Given text
- City: Amherst, New York
- Founded: 1994
- Home arena: Marine Midland Arena (1997) Buffalo State Ice Arena (1998-1999) Northtown Center (2008-present)
- Colors: Black, jade, grape, silver, white
- Head coach: Eric Haak

Franchise history
- 1994–1995: Phoenix Cobras
- 1996: Empire State Cobras
- 1997–present: Buffalo Wings

= Buffalo Wings (inline hockey) =

The Buffalo Wings are an inline hockey team, playing in Major League Roller Hockey and formerly in Roller Hockey International, that is based in the city of Buffalo, New York.

== History ==
The Buffalo Wings franchise was originally the Phoenix Cobras from 1994 to 1995, and the Empire State Cobras in 1996.

The 1996 Cobras consisted of former Buffalo Stampede players who joined the team after their franchise folded following the 1995 Roller Hockey International season.

Relocated from Glen Falls, New York and renamed as the Buffalo Wings, the team played the 1997 season at the Marine Midland Arena. The arrival of the Wings marked the return of professional roller hockey to Buffalo, having been the home of the short-lived Buffalo Stampede, which played at the Buffalo Memorial Auditorium from 1994 to 1995. From 1998 to 1999, the team played at the Buffalo State Sports Arena at Buffalo State College.

Records
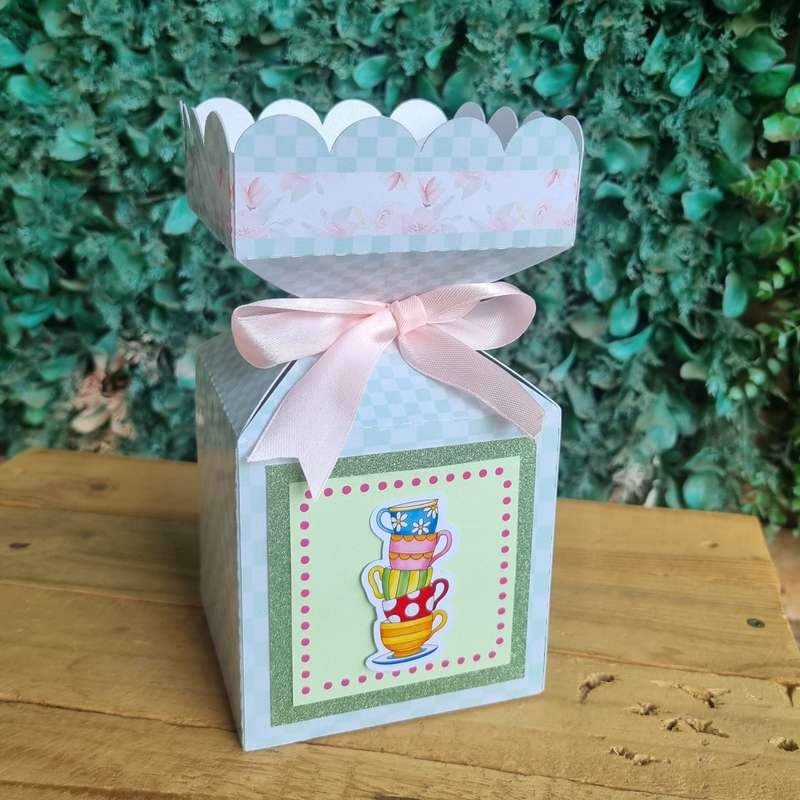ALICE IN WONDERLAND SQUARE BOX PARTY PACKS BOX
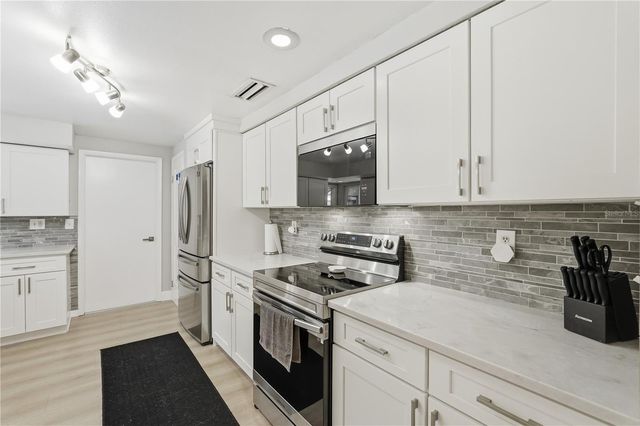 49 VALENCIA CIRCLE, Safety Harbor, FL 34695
...
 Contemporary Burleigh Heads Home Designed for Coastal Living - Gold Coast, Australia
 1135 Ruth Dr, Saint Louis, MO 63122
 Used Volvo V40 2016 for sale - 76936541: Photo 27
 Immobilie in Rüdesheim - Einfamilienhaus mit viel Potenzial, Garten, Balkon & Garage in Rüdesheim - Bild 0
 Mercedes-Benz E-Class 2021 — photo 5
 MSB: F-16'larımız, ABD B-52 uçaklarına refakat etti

Exercise prompt
Can you reproduce the Buffalo Wings article from "The Buffalo Wings are" to "Cobras in 1996." with "Major League Roller Hockey" changed to "MLRH"? The records are separate from the Buffalo Wings article.

Final answer
The Buffalo Wings are an inline hockey team, playing in MLRH and formerly in Roller Hockey International, that is based in the city of Buffalo, New York.

== History ==
The Buffalo Wings franchise was originally the Phoenix Cobras from 1994 to 1995, and the Empire State Cobras in 1996.